9. Bij de beoordeling van de vraag of aan eiser verblijf op grond van artikel 8, eerste lid, van het EVRM moet worden toegestaan dient verweerder naar het oordeel van de rechtbank een belangenafweging te maken tussen enerzijds verweerders belang bij handhaving van het restrictief toelatingsbeleid en anderzijds het belang van eiser en referente bij uitoefening van hun familie- en gezinsleven hier te lande. Het bereiken van een ‘fair balance’ tussen die belangen staat daarbij voorop.

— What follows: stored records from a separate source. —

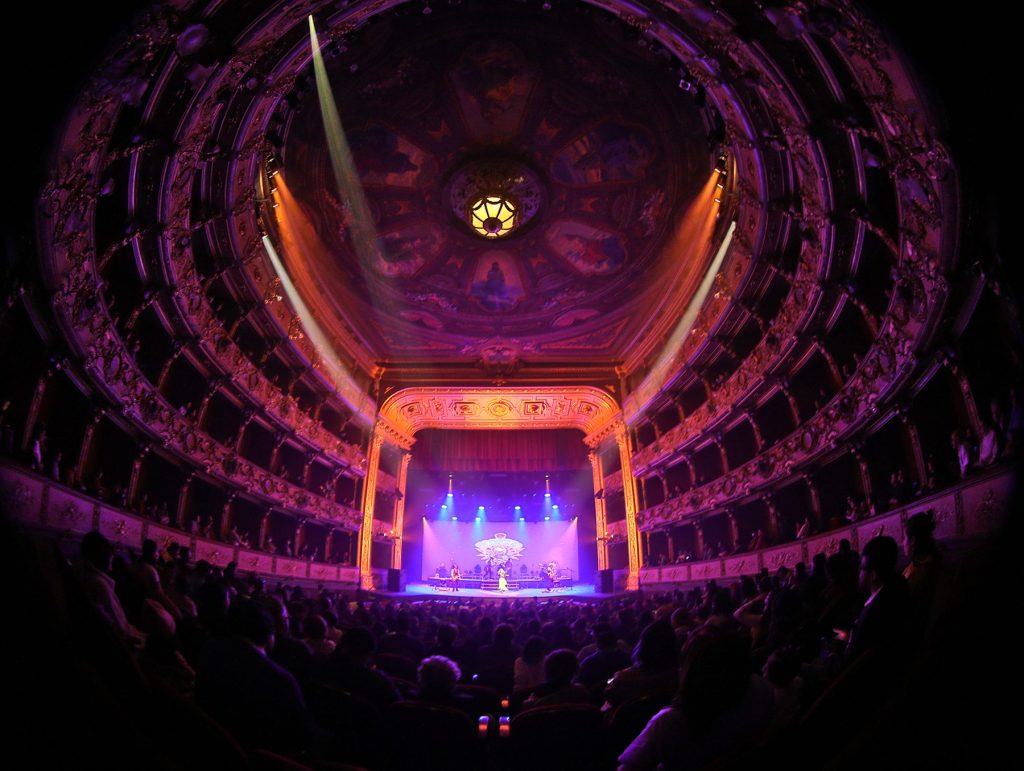Teatro Colón · Kike Barona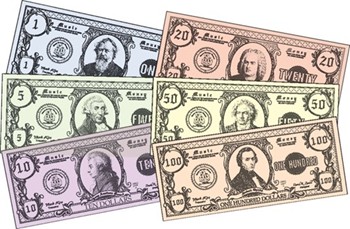 Music Money by Bastien for Teaching Aid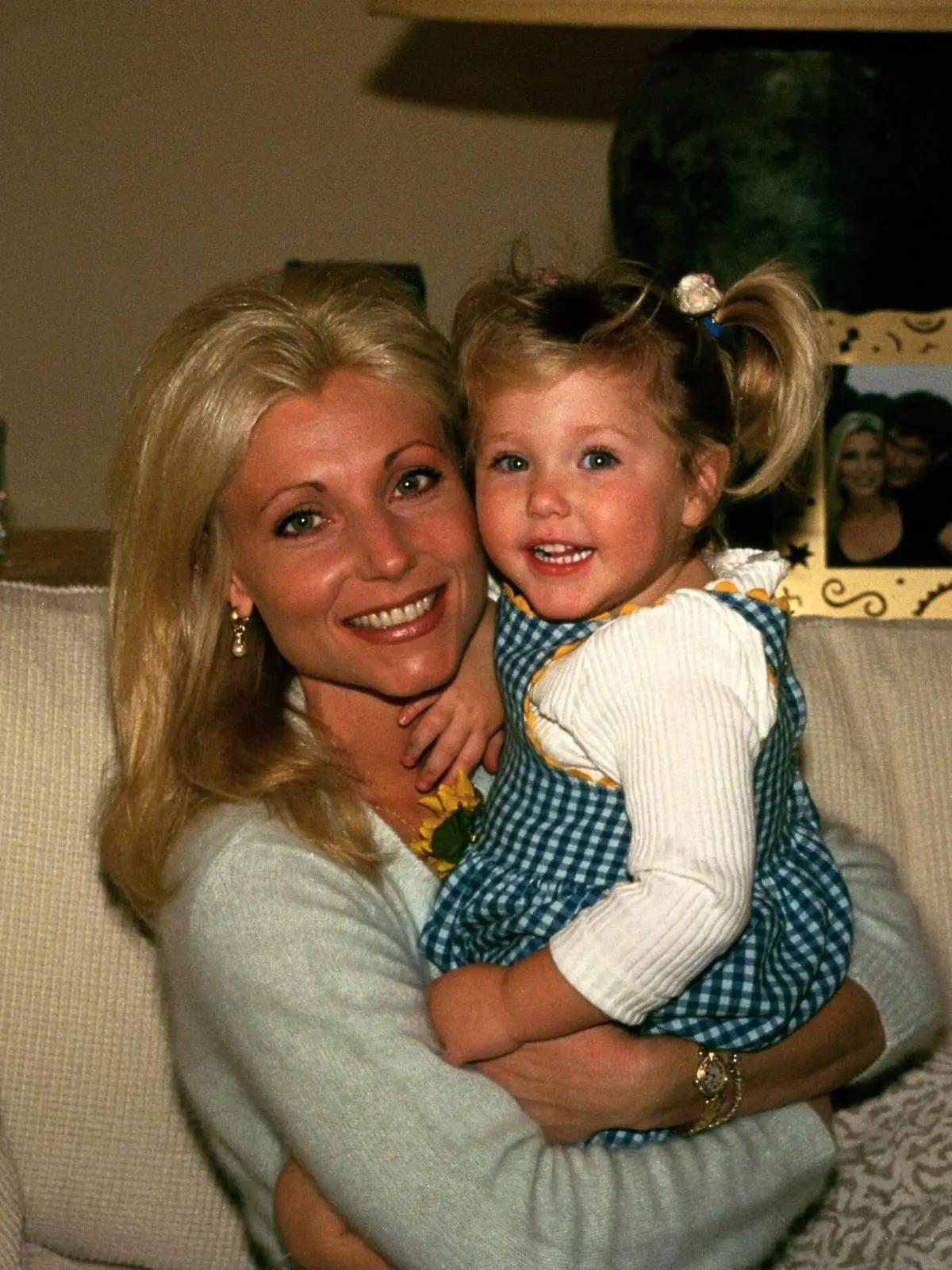 Pamela Bach-Hasselhoff mit ihrer Tochter Hayley-Amber. (Archivbild)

Hierbij verwijst de rechtbank naar de eerder aangehaalde uitspraak Sen. De rechtbank overweegt in dit kader dat eiser onvoldoende aannemelijk heeft gemaakt dat in casu sprake is van „elements of dependency involving more than the normal emotional ties“. Voorts is mede van belang dat eiser nooit eerder is toegelaten in Nederland. Naar het oordeel van de rechtbank heeft verweerder derhalve terecht geoordeeld dat op grond van artikel 8 van het EVRM niet tot verblijfsaanvaarding van eiser behoeft te worden overgegaan.
10. Gelet op het voorgaande is er aanleiding om verweerder als in het ongelijk gestelde partij te veroordelen in de kosten die eiser in verband met de behandeling van het beroep bij de rechtbank redelijkerwijs heeft moeten maken. Deze kosten zijn op de voet van het bepaalde in het Besluit proceskosten bestuursrecht vastgesteld op 644,- euro als kosten van verleende rechtsbijstand.

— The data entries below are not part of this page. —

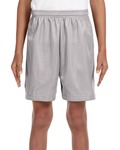 A4 NB5301 Youth Six Inch Inseam Mesh Short Side Thumbnail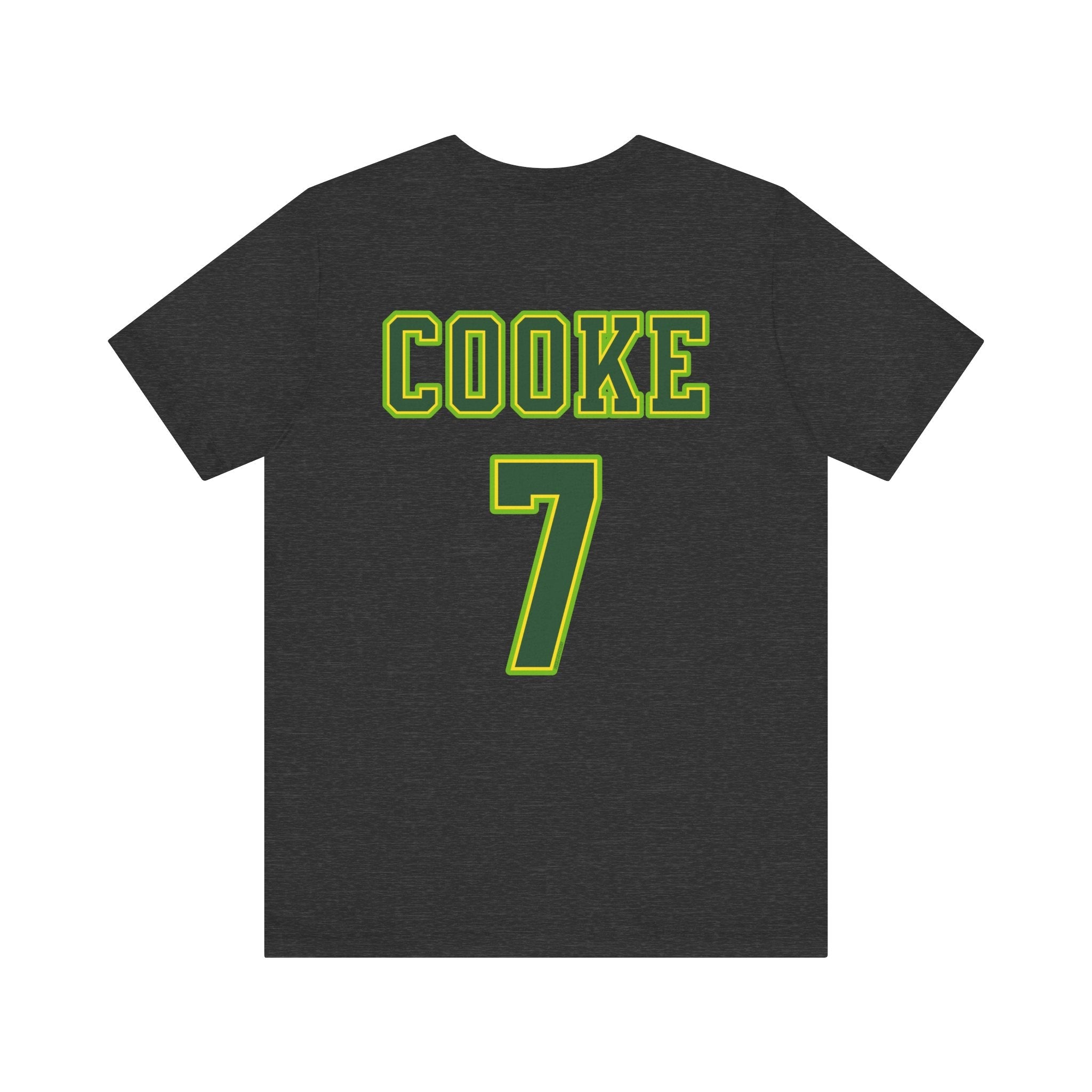 Zia Cooke Storm Unisex Jersey T-shirt | Chix Sports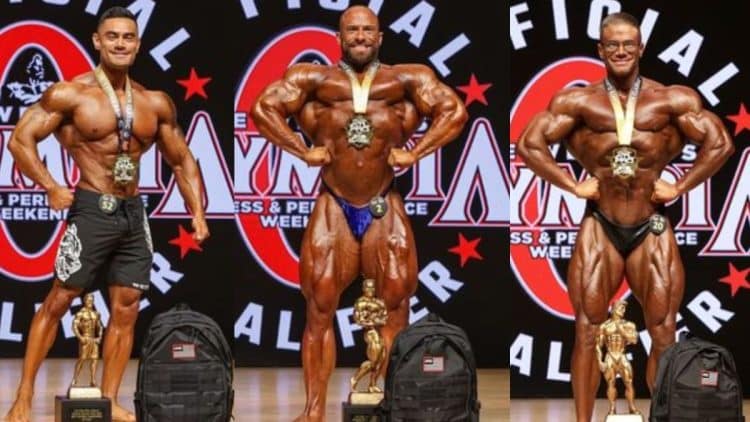 2023 Lenda Murray Atlanta Pro Results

11. Ingevolge artikel 8:74, eerste lid, van de Awb, dient het griffierecht te worden vergoed door de rechtspersoon, aangewezen door de rechtbank.
V. BESLISSING
De rechtbank
1. verklaart het beroep gegrond;
2. vernietigt het bestreden besluit;
3. bepaalt dat de rechtsgevolgen van het vernietigde besluit geheel in stand blijven;
4. veroordeelt verweerder in de proceskosten, begroot op 644,- euro (zegge: zeshonderd
vierenveertig euro), te betalen door de Staat der Nederlanden aan de griffier;
5. wijst de Staat der Nederlanden aan als rechtspersoon ter vergoeding van het door
eiser betaalde griffierecht ad 102,10 euro (zegge: honderd en twee euro en tien cent );
Deze uitspraak is gedaan en uitgesproken in het openbaar op 18 oktober 2002, door mr. W.J. van Bennekom, voorzitter, in tegenwoordigheid van mr. A. de Haan, griffier.
Afschrift verzonden op: 28 oktober 2002
Tegen deze uitspraak staat geen hoger beroep open.